I would never want this boy to be sick. I would always wish for him to be as happy and healthy as he looks here at our family reunion last month:
But if sick he must be, I would wish for it to be just barely bad enough to ban him from daycare--because this means that he gets to spend the day with me.
This week, a minor throat infection struck Beenie, and I had the pleasure of his company all day yesterday and the day before. His mild illness may have created a little cloud of intermittent fever and a runny nose, but our time together edged that cloud with a silver lining.
With no time to plan and no particular agenda, we were content to simply let the days unfold on their own and go with the lazy flow of late summer. We ate when we wanted to, played when we wanted to, and napped when we wanted to.
On their own, our two days assumed a kind of animal theme. Here, in ascending order of time spent, are the three activities that kept us the busiest:
Number 3: A Berenstain Bears Book Titled The Spooky Old Tree
When it comes to a simple story and illustrations that truly captivate a three-year-old, Jan and Stan hit the nail on the head with this delightful book. In it, the three Berenstain cubs, equipped with flashlight, stick, and rope, take off on an adventure inside a gnarled, darkly ominous old tree nestled in a wooded area inhabited by bats and vultures.
One by one they lose their possessions to an alligator, a broad axe falling from a suit of armor, and Great Sleeping Bear, who wakes up in a really bad mood when the cubs crawl up over his back as he sleeps. Although Great Sleeping Bear chases them with a large, growly scowl, they are able to hightail it out of the tree and back home to Mama Bear, but not before having the biggest adventure of their little ursine lives.
Beenie was most fascinated by the "suiting armors" lined up in the "spooky old hall" that the little bears dared to investigate behind a secret panel deep inside the spooky old tree. Many questions and comments related to Great Sleeping Bear came in a close second: "Is he mad? What's he doing? What's he saying?" You get the idea.

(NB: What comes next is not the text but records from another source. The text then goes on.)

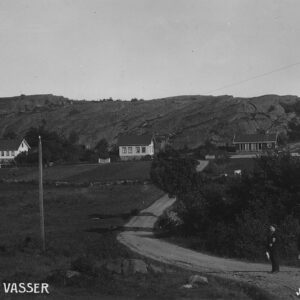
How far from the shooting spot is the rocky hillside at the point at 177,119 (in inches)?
4781

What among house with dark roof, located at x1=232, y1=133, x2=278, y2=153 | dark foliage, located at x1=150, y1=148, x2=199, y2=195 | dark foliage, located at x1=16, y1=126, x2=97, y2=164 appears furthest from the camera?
house with dark roof, located at x1=232, y1=133, x2=278, y2=153

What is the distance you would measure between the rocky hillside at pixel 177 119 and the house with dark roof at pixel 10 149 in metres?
15.0

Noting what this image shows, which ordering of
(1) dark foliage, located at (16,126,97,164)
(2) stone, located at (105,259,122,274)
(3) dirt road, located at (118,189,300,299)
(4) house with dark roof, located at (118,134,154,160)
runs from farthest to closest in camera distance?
(4) house with dark roof, located at (118,134,154,160), (1) dark foliage, located at (16,126,97,164), (2) stone, located at (105,259,122,274), (3) dirt road, located at (118,189,300,299)

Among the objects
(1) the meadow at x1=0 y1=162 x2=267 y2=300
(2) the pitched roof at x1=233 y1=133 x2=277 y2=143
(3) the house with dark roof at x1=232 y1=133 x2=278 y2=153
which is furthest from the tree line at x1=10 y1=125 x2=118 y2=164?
(2) the pitched roof at x1=233 y1=133 x2=277 y2=143

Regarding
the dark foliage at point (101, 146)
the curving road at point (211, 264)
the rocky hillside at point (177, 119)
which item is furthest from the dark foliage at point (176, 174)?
the dark foliage at point (101, 146)

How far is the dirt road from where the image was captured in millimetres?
17078

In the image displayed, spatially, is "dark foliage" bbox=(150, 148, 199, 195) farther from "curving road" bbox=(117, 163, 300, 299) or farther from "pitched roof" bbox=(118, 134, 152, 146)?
"pitched roof" bbox=(118, 134, 152, 146)

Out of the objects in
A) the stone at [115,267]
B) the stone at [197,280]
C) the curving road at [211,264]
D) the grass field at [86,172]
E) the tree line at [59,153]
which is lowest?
the curving road at [211,264]

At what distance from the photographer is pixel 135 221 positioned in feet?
143

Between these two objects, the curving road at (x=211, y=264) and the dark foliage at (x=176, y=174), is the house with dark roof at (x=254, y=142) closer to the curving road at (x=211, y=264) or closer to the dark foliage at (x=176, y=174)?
the dark foliage at (x=176, y=174)

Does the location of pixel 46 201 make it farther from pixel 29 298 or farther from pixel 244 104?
pixel 244 104

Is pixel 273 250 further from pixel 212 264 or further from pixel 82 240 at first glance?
pixel 82 240

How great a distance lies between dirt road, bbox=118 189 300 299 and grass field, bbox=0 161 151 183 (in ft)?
123

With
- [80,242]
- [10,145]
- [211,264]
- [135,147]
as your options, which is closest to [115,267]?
[211,264]
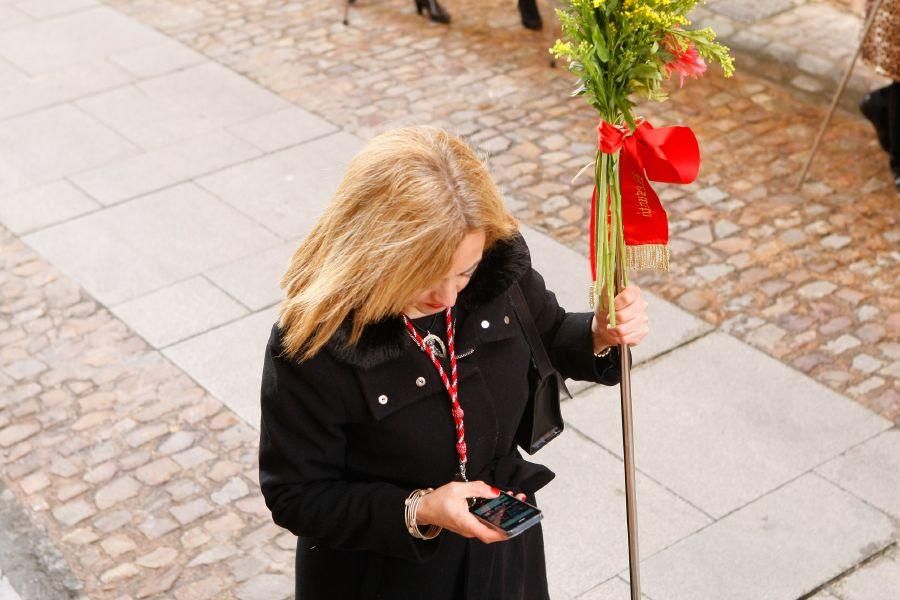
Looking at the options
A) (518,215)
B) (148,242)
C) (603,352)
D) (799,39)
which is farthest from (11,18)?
(603,352)

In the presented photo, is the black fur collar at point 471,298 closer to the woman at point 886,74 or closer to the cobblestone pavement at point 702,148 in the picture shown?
the cobblestone pavement at point 702,148

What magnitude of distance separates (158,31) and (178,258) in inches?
152

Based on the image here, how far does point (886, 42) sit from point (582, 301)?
2.32 meters

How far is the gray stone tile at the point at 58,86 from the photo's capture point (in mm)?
9305

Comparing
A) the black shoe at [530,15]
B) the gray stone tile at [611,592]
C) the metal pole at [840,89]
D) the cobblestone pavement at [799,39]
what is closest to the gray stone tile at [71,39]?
the black shoe at [530,15]

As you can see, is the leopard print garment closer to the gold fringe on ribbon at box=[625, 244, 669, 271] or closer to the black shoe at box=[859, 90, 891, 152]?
the black shoe at box=[859, 90, 891, 152]

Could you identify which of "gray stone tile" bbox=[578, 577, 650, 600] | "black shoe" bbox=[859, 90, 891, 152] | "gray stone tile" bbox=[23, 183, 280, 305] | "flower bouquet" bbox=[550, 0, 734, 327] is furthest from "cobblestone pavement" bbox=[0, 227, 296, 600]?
"black shoe" bbox=[859, 90, 891, 152]

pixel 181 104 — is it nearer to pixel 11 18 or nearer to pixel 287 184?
pixel 287 184

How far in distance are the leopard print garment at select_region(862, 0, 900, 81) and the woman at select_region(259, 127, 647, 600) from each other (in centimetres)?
472

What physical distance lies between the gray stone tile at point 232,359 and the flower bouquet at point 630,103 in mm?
3074

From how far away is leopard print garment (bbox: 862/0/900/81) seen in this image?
721cm

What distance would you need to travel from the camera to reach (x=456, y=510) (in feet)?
9.32

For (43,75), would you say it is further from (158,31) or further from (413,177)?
(413,177)

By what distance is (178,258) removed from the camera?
7254mm
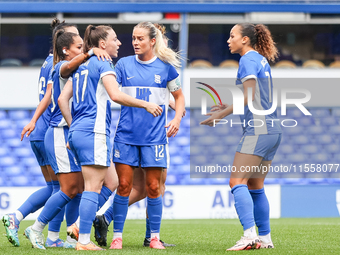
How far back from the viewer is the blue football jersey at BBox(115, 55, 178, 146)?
4.58 metres

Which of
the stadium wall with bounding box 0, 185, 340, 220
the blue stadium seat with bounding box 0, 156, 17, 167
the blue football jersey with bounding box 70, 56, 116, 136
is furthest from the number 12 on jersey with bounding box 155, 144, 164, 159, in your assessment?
the blue stadium seat with bounding box 0, 156, 17, 167

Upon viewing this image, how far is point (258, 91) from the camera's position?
4516mm

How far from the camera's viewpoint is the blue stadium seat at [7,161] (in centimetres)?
1205

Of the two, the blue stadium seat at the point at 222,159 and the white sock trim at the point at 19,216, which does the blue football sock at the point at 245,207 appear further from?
the blue stadium seat at the point at 222,159

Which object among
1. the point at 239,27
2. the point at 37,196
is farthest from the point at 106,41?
the point at 37,196

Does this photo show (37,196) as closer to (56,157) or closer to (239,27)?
(56,157)

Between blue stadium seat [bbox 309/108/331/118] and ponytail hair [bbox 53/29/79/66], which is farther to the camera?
blue stadium seat [bbox 309/108/331/118]

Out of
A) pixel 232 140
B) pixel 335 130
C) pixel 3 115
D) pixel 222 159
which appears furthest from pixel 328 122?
pixel 3 115

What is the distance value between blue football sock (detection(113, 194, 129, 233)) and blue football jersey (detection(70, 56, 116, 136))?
624 mm

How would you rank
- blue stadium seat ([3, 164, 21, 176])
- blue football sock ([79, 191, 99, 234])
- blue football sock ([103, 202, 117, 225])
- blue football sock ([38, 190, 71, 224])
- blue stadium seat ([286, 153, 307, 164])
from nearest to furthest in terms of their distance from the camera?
blue football sock ([79, 191, 99, 234]) < blue football sock ([38, 190, 71, 224]) < blue football sock ([103, 202, 117, 225]) < blue stadium seat ([3, 164, 21, 176]) < blue stadium seat ([286, 153, 307, 164])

Number 2: The"Elefun" Game
My most recent (and best) dollar spent at a garage sale went for a game in which a battery-powered fan blows plasticized paper butterflies up through the soft, collapsible plastic trunk of a jolly blue elephant. Once the fan motor is turned on, twenty-something red, yellow, and green butterflies fill the air above and flutter down to be netted by an excited, giggling boy who is supposed to be sick but is not acting like it.
The whole process takes less than thirty seconds, and then it is time to reload and do the whole thing over . . . and over . . . and over. I can't say enough about how much true "Elefun" Beenie and I had with this. In fact, it is so much fun that you don't even mind the reloading.
Number 3: Dinosaur Flash Cards
The same garage sale got me, this time for 50 cents, a like-new deck of thirty-six flash cards with pictures and facts about dinosaurs. Although the cards are recommended for ages five and above, Beenie absolutely loved these. Early in the game, he picked out a dinosaur to represent each member of his family. (I am proud to say that I am the allosaurus.)
Beenie wanted me to go through the deck over and over pronouncing those difficult multi-syllable dinosaur names (Thank you, pronunciation key!). "What's this one called about?" he asked each time he turned up a new card. I'll be honest--tuojiangosaurus and pachycephalosaurus took a little practice--but I venture to say you haven't lived until you have heard a three-year-old say struthiomimus. Many times.
Dorothy and her friends on the Yellow Brick Road may have had their fun in the realm of lions, tigers, and bears. But--Oh My!--what fun Beenie and I had this week with dinosaurs, elephants, and bears. It may not have been Oz where we were, but for the past two days this old house has been every bit as magical.